PyEGRO DOE Module API Reference

Overview

The Design of Experiments (DOE) module in PyEGRO provides tools for generating initial design samples with support for multiple sampling methods and variable types. This reference details the classes, methods, and parameters available in the module.

Classes

InitialDesign

The main class for creating and managing design samples.

Constructor

InitialDesign(
    output_dir='DATA_PREPARATION',
    show_progress=True,
    show_result=True,
    sampling_method='lhs',
    sampling_criterion='maximin',
    results_filename='training_data'
)
Parameters
  • output_dir (str, optional): Directory for saving files. Default: 'DATA_PREPARATION'
  • show_progress (bool, optional): Whether to show progress bars during execution. Default: True
  • show_result (bool, optional): Whether to show result summary after execution. Default: True
  • sampling_method (str, optional): Sampling method to use ('lhs', 'sobol', 'halton', or 'random'). Default: 'lhs'
  • sampling_criterion (str, optional): Criterion for LHS (only used when sampling_method is 'lhs'). Default: 'maximin'
  • results_filename (str, optional): Base filename for saving results CSV. Default: 'training_data'

Methods

add_design_variable

Add a design variable to the experiment.

add_design_variable(
    name,
    range_bounds,
    cov=None,
    std=None,
    delta=None,
    distribution='normal',
    description=''
)
Parameters
  • name (str): Name of the variable
  • range_bounds (List[float]): List containing [min, max] bounds
  • cov (float, optional): Coefficient of variation (uncertainty as a proportion of the mean)
  • std (float, optional): Standard deviation (fixed uncertainty value)
  • delta (float, optional): Half-width for uniform uncertainty around design points
  • distribution (str, optional): Distribution type ('normal', 'uniform', 'lognormal'). Default: 'normal'
  • description (str, optional): Optional description of the variable. Default: ''
Notes
  • Specify exactly one of cov, std, or delta for uncertain variables.
  • For deterministic variables, don't specify any uncertainty parameter.
  • If delta is specified, using 'uniform' distribution is recommended.
Returns
  • None
add_env_variable

Add an environmental variable to the experiment.

add_env_variable(
    name,
    distribution,
    description='',
    mean=None,
    cov=None,
    std=None,
    low=None,
    high=None,
    min=None,
    max=None
)
Parameters
  • name (str): Name of the variable
  • distribution (str): Distribution type (see Supported Distributions)
  • description (str, optional): Optional description of the variable. Default: ''
  • mean (float, optional): Mean value (for normal, lognormal, etc.). Default: None
  • cov (float, optional): Coefficient of variation (alternative to std). Default: None
  • std (float, optional): Standard deviation (alternative to cov). Default: None
  • low (float, optional): Lower bound (for uniform, triangular, etc.). Default: None
  • high (float, optional): Upper bound (for uniform, triangular, etc.). Default: None
  • min (float, optional): Lower bound (alternative to low). Default: None
  • max (float, optional): Upper bound (alternative to high). Default: None
Notes
  • For normal/lognormal distributions, specify mean and exactly one of cov or std.
  • For uniform distributions, specify either low/high or min/max.
  • The parameters min/max are provided for backward compatibility with low/high.
Returns
  • None
save

Save design configuration to a JSON file.

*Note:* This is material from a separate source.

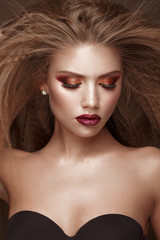 Beautiful blond model: curls, bright makeup and red lips. The beauty face.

save(filename='data_info')
Parameters
  • filename (str, optional): Base name for the JSON file (without extension). Default: 'data_info'
Returns
  • None
load

Load design configuration from a previously saved JSON file.

load(filename)
Parameters
  • filename (str): Base name of the JSON file to load (without extension)
Returns
  • None
run

Run the sampling process and evaluate the objective function.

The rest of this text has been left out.